--- Texte fourni ---

Le générique de And Soon the Darkness coïncide en effet et de la plus exacte des manières avec celui d’un des fleurons de l’âge d’or du petit écran britannique : Chapeau melon et bottes de cuir (The Avengers, 1961-1969). C’est en effet à deux des scénaristes de la fameuse série que l’on doit le script de And Soon the Darkness. Terry Nation a pour sa part écrit une poignée d’épisodes de la saison 7 de Chapeau melon et bottes de cuir, tandis que Brian Clemens fut un des artisans majeurs de la série. Auteur d’une trentaine de scénarii, il fut par ailleurs producteur de plus de quatre-vingts épisodes, se faisant ainsi l’un des maîtres d’œuvre de la période dite « Emma Peel », le plus souvent considérée comme la plus achevée de Chapeau melon et bottes de cuir. Non seulement écrit par deux plumes récurrentes de cette série, And Soon the Darkness est encore mis en scène par Robert Fuest, un cinéaste ayant lui aussi collaboré à celle-ci. Par ailleurs produit par Albert Fennell, autre artisan essentiel de Chapeau melon et bottes de cuir, And Soon the Darkness lui emprunte enfin Laurie Johnson, l’un de ses compositeurs attitrés, ainsi que certains de ses comédiens (Sandor Elès, John Nettleton, Clare Kelly). Mais l’on arrêtera là une liste en réalité plus longue, puisque And Soon the Darkness a été monté par Ann Chegwidden, apparaissant à certains des génériques de The Avengers...


On ne verra donc rien d’étonnant à ce que And Soon the Darkness, ainsi imaginé et réalisé par une partie conséquente de l’équipe (très) créative de Chapeau melon et bottes de cuir, en porte la trace manifeste. Une fois advenue la disparition de Cathy, le film adopte en effet une structure narrative évoquant irrésistiblement celle de la série. Comme dans celle-ci, et à l’instar du duo d’investigateurs formé par Steed et ses partenaires successives, les protagonistes de And Soon the Darkness partis sur les traces de Cathy évoluent dans une sorte de labyrinthe s’articulant autour de quelques lieux clefs. Ne cessant ainsi d’aller et (re)venir entre le sous-bois où s’est évaporée la jeune femme, un café en bord de route et une ferme isolée, les personnages de And Soon the Darkness rebondissent de l’un à l’autre en fonction de leurs (non) découvertes. Les trajectoires des protagonistes les plongent de plus en plus profondément dans un univers fondamentalement instable, car marqué par le faux-semblant et la réversibilité des figures le peuplant. L’étrangeté du monde ainsi dessiné est d’autant plus marquée que s’y profile, tout comme dans Chapeau melon et bottes de cuir, l’ombre de l’ange du bizarre. Notamment lorsque se dresse à l’horizon une silhouette massive, celle d’un homme évoquant aussi bien un épouvantail venu à la vie qu’un ogre échappé d’un conte...

--- Données fournies ---

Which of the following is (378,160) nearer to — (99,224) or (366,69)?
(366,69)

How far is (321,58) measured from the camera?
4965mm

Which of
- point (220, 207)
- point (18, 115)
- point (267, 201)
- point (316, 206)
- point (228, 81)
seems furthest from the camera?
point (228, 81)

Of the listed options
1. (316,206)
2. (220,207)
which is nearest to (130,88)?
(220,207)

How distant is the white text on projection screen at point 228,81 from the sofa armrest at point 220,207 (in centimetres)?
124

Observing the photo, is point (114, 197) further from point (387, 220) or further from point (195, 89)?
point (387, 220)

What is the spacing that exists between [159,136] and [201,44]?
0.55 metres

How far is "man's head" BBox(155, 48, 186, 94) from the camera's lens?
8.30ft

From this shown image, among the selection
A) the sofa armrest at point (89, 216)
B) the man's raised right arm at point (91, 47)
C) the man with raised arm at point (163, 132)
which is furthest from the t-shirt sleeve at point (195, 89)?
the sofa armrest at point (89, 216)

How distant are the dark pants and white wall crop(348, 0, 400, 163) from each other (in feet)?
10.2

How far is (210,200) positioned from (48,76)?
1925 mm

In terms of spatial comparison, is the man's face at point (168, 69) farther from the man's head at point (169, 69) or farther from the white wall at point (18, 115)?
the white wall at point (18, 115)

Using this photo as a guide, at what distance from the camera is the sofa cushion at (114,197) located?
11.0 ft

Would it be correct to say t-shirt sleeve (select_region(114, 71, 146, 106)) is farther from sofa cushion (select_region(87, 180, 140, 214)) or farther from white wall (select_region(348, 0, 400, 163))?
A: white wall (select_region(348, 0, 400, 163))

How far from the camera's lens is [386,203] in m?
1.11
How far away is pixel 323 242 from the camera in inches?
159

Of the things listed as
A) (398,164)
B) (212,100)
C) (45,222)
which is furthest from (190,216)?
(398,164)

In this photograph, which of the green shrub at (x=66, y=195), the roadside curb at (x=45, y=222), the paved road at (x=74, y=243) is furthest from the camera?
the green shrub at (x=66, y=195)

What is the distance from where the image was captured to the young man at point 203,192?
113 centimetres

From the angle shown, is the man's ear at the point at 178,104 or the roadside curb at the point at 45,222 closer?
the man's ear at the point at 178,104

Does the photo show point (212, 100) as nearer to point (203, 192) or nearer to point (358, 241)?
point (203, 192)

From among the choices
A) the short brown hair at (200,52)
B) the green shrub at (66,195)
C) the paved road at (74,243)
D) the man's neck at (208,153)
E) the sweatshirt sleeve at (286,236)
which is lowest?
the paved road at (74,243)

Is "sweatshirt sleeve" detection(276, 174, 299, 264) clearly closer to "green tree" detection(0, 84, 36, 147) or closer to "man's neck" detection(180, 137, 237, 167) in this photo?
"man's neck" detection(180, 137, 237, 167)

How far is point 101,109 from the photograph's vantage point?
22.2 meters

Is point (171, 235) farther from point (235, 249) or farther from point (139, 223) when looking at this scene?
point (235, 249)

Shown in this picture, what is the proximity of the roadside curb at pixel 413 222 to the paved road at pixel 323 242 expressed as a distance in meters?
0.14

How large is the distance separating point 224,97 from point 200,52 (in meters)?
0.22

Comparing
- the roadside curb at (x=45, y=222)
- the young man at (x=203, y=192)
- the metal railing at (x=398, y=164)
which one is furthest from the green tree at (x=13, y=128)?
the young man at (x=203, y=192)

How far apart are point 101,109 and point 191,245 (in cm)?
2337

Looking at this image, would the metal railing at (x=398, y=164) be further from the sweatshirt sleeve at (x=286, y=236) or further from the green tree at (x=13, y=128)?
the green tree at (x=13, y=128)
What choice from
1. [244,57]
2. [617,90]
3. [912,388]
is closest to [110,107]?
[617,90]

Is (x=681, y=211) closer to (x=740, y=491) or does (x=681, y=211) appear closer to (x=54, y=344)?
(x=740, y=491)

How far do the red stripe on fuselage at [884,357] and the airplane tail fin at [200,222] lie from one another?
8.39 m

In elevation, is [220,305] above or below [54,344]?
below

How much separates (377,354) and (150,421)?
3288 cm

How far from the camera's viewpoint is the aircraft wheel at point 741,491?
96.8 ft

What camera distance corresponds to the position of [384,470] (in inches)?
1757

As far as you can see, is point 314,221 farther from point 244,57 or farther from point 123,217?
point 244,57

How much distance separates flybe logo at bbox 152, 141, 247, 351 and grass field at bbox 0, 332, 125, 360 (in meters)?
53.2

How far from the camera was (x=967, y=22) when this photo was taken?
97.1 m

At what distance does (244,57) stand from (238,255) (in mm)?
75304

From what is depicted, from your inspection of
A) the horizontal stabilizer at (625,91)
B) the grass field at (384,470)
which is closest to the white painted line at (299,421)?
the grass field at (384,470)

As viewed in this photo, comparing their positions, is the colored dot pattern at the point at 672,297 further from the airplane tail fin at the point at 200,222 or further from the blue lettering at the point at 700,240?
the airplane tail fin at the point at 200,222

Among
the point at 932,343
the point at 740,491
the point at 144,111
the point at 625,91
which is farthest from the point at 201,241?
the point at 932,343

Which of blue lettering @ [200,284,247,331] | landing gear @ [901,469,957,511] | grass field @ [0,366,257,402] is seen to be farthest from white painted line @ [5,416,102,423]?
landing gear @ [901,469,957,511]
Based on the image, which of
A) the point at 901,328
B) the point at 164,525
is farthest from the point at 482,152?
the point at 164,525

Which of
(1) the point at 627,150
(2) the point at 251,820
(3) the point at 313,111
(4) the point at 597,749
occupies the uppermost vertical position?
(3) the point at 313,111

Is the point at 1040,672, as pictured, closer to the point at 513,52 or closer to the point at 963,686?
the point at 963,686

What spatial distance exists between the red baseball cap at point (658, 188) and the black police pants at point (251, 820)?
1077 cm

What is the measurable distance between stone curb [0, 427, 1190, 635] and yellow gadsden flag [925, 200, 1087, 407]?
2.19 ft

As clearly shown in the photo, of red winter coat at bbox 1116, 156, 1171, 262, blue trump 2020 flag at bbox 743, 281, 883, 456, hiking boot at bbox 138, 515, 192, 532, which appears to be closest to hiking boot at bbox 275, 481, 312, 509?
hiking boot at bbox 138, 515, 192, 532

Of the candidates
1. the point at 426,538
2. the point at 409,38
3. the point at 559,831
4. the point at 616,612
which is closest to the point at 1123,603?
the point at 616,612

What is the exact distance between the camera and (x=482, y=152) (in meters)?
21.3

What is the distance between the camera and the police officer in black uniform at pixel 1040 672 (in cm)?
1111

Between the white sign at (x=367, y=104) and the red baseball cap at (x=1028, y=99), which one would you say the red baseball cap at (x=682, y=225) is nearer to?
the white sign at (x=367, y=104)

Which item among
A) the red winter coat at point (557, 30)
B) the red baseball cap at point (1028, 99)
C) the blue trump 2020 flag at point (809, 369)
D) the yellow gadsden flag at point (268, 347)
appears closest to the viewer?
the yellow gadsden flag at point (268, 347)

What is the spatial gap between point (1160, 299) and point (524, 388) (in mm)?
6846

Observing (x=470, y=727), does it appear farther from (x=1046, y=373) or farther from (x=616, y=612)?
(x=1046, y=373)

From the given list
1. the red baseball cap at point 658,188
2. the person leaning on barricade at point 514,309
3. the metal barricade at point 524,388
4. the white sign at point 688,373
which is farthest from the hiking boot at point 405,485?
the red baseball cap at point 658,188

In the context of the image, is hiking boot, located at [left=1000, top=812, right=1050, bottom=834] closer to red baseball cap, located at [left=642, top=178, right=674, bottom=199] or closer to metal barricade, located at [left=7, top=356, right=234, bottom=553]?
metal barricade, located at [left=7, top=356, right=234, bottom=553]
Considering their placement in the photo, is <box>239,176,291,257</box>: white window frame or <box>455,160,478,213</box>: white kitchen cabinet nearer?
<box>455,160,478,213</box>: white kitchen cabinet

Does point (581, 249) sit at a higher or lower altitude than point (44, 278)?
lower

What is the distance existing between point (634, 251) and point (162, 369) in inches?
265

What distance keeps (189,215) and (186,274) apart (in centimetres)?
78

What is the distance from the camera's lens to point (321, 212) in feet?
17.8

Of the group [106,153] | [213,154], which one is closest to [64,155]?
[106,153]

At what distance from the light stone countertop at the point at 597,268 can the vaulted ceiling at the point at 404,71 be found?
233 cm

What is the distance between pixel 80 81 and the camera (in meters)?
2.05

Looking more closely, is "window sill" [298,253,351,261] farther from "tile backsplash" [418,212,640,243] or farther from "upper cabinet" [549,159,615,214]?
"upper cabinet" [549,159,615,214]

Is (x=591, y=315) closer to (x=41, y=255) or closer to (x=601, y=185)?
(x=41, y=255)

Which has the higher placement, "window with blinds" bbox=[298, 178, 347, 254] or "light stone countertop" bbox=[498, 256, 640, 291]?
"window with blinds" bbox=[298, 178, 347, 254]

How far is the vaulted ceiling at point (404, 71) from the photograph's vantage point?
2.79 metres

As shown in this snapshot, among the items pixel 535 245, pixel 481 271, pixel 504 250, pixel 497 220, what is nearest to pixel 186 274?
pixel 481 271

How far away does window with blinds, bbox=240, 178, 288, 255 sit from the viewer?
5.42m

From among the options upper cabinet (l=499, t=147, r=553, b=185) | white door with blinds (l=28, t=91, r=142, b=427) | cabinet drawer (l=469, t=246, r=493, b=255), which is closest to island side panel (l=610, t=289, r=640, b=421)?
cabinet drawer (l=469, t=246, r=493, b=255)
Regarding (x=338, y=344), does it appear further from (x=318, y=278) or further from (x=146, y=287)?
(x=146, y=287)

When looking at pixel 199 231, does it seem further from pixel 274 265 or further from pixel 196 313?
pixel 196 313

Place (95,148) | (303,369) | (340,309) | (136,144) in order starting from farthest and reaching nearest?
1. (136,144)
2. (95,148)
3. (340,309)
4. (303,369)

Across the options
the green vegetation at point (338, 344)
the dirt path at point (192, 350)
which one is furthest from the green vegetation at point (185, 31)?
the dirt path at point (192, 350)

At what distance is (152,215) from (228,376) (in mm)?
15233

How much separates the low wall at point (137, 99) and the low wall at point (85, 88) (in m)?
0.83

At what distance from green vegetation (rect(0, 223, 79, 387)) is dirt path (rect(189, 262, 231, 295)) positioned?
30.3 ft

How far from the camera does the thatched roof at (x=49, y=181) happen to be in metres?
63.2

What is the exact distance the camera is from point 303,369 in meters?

---

» **Exercices**:
- 1) Répondez à ces questions d'après le texte sur And Soon the Darkness :
(a) Qui a produit And Soon the Darkness ?
(b) Combien d'épisodes de Chapeau melon et bottes de cuir Brian Clemens a-t-il produits ?
(c) Entre quels lieux les personnages partis sur les traces de Cathy vont-ils et viennent-ils ?
- 2) Dans le texte sur And Soon the Darkness, résumez sous forme de liste le paragraphe qui commence par « On ne verra donc rien d'étonnant » en gardant ses faits principaux.
- 3) Poursuivez le texte sur And Soon the Darkness à partir de l'endroit où il s'arrête.
Les entrées ne jouent aucun rôle dans ce travail.

» **Corrigé**:
- 1)
(a) Albert Fennell.
(b) Plus de quatre-vingts.
(c) Le sous-bois où la jeune femme a disparu, un café en bord de route et une ferme isolée.

- 2)
- Le film a été conçu et réalisé en grande partie par l'équipe de Chapeau melon et bottes de cuir, et il en porte nettement la marque.
- Après la disparition de Cathy, sa structure narrative rappelle celle de la série.
- Les personnages qui cherchent Cathy évoluent, comme Steed et ses partenaires, dans une sorte de labyrinthe organisé autour de quelques lieux clefs : le sous-bois où elle a disparu, un café en bord de route et une ferme isolée.
- Ils passent d'un lieu à l'autre selon ce qu'ils découvrent ou ne découvrent pas.
- Ils s'enfoncent ainsi dans un monde instable, marqué par le faux-semblant et la réversibilité des figures qui le peuplent.
- Comme dans la série, ce monde porte l'ombre de l'ange du bizarre, surtout quand surgit un homme massif qui évoque à la fois un épouvantail vivant et un ogre de conte.

- 3)
Mais alors que Chapeau melon et bottes de cuir usait et même jouait de ces cadres et figures pour décliner le motif du sage whodunit sur un mode joyeusement ironique, And Soon the Darkness les fait siens pour narrer un récit criminel à la noirceur de plus en plus marquée, dévoilant avec crudité une réalité nauséeuse. Car la disparition de Cathy semble entretenir quelque rapport avec un cold case advenu dans la région visitée par les deux Anglaises. Une touriste venue des Pays-Bas, elle aussi jeune et jolie, a été victime d’un viol puis assassinée un an auparavant. Irrésolue, l’affaire hante les esprits de nombre des personnages du film, rappelant par ailleurs que ce coin de campagne faussement paisible demeure en réalité la terre d’élection d’une domination masculine d’airain. Celle-ci ne se dissimule en réalité guère. Elle s’exprime ainsi dès l’une des premières scènes du film. On y voit Jane et Cathy seules femmes présentes à la terrasse d’un café, littéralement encerclées par une foule masculine, dont certains des membres expriment ouvertement leur désir.

Les deux jeunes femmes ne paraissent cependant pas s’en formaliser outre-mesure, prenant même un certain plaisir à ces avances pourtant rien moins que subtiles de la part de jeunes villageois. Comme si ces deux vingtenaires estimaient comme d’autres représentantes de la génération 68 que la page du patriarcat était tournée. Et qu’il était donc désormais possible aux jeunes femmes dépourvues de "protecteurs" masculins d’évoluer librement et sûrement dans le monde... comme le faisaient dans Chapeau melon et bottes de cuir ces fortes figures d’enquêtrices qui, de Cathy Gale à Tara King en passant par Emma Peele, trouvaient en Steed un partenaire et non pas un maître.


Mais en apportant un cinglant démenti à cette possibilité affirmée par la série d’une émancipation féminine et féministe tout au long des années 1960, And Soon the Darkness fait l’éprouvante démonstration qu’à l’orée de la décennie suivante le monde demeure plus que jamais brutalement mâle. Et ce, plus particulièrement lors de l’ultime et cauchemardesque séquence du film. Rompant alors violemment avec l’esthétique à l’étrangeté pop de Chapeau melon et bottes de cuir, And Soon the Darkness semble plutôt emprunter à un art brut poisseux préfigurant celui de Massacre à la tronçonneuse (1974). Annonçant le chef-d’œuvre de Tobe Hooper mais aussi La Dernière maison sur la gauche (1972) de Wes Craven, And Soon the Darkness s’inscrit dès lors dans la lignée ces films-cauchemars enterrant les espoirs libertaires des années 60. (1) Comme si les artisans de Chapeau melon et bottes de cuir avaient soudainement pris conscience que la promesse libératrice de la série n’était qu’un rêve, volant en éclats à l’épreuve du réel des années 70.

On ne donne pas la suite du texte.